Jon Rouse sensibly sees the pursuit of consensus through interminable consultation as a failure of nerve among those politically or professionally charged with planning (30 September). This serves as an apology from the man who established the corrosive influence of the unelected CABE.

He wants clear leadership in development. Good. So will we see Rouse consolidating the Housing Corporation’s multiplied purchasing power into a few spacious, high-performance and architecturally simple housing typologies, delivered through a minimal number of consultants?

To begin with, he needs to abandon a basic misconception. Post-war public sector planning was not born out of respect for private property rights, but was a way of stopping the lower-middle and working classes from buying a plot of redundant freehold farmland and building on it. Such “bungaloid growth” had emerged as a trend in the 1930s, but nationalisation of development rights in 1947 killed off the private sector makers of “kit homes”. The government briefly pursued emergency prefabs, before turning to masonry and large-panel building as council housing until the welfare state became exhausted in the late 1960s. By this time, public consultation had become an increasing policy concern. Denied the freedom to build on their own land, the public were invited back into a development control process that, to this day, is primarily an attempt to sustain property market speculation.

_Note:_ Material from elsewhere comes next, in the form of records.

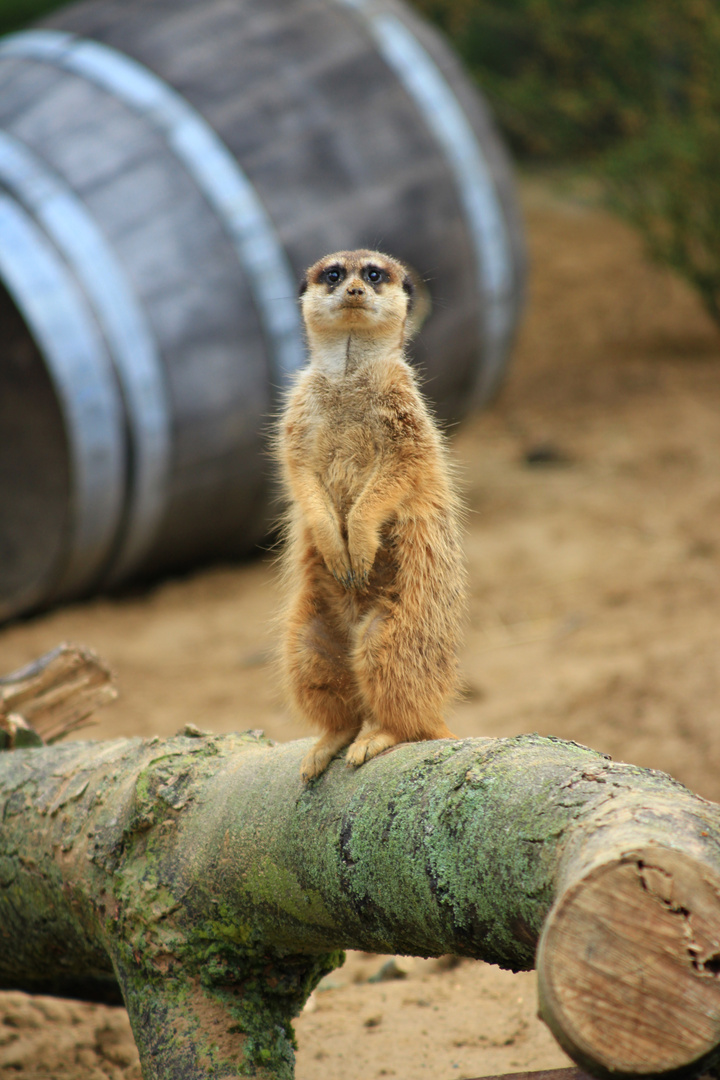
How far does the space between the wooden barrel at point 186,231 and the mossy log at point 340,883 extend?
9.96ft

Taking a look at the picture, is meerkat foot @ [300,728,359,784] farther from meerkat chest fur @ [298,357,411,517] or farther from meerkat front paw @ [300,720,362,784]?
meerkat chest fur @ [298,357,411,517]

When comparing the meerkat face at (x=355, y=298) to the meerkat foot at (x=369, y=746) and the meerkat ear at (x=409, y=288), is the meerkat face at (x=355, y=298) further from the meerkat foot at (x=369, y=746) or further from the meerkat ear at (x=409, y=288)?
the meerkat foot at (x=369, y=746)

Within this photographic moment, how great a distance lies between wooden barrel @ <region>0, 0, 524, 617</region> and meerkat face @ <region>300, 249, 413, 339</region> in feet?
9.13

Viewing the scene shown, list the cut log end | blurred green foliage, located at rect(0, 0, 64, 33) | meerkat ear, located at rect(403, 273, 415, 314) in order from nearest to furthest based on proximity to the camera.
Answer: the cut log end
meerkat ear, located at rect(403, 273, 415, 314)
blurred green foliage, located at rect(0, 0, 64, 33)

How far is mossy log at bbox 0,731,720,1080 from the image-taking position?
130 centimetres

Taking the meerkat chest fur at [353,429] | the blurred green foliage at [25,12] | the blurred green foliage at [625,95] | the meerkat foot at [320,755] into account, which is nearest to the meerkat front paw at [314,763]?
the meerkat foot at [320,755]

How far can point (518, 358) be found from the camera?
10398 millimetres

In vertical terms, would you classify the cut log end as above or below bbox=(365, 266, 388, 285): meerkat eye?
below

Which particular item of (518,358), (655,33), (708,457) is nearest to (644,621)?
(708,457)

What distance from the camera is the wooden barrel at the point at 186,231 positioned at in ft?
17.5

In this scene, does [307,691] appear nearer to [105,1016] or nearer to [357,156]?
[105,1016]

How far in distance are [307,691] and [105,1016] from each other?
146cm

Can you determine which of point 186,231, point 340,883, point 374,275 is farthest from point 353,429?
point 186,231

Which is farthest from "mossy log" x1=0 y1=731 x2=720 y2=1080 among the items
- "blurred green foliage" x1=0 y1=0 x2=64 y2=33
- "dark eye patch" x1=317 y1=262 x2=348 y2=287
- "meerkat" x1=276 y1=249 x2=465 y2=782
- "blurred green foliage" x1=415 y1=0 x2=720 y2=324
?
"blurred green foliage" x1=0 y1=0 x2=64 y2=33
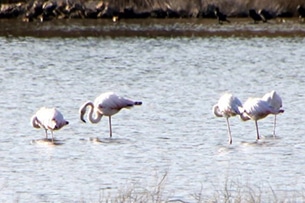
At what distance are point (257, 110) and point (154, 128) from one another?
1616 millimetres

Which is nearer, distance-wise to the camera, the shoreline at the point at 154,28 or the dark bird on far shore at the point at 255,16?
the shoreline at the point at 154,28

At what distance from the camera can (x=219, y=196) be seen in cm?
865

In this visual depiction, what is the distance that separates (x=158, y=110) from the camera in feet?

Rouse, as the man responsible for delivering 30,000 homes a year, might call for a return of development rights to all freeholders. That would cut consultation down to size and free up low-cost land supply, but he is unlikely to go that far. He will struggle to call for planning to be based on pre-approved Housing Corporation house and flat types in designated growth areas. If he managed to get that streamlining of planning approval combined with land release, every developer would want the same privileges.

In which case, his paymaster Gordon Brown would find controlling house price inflation much harder. But Rouse could be enough of a leader not to let that worry him.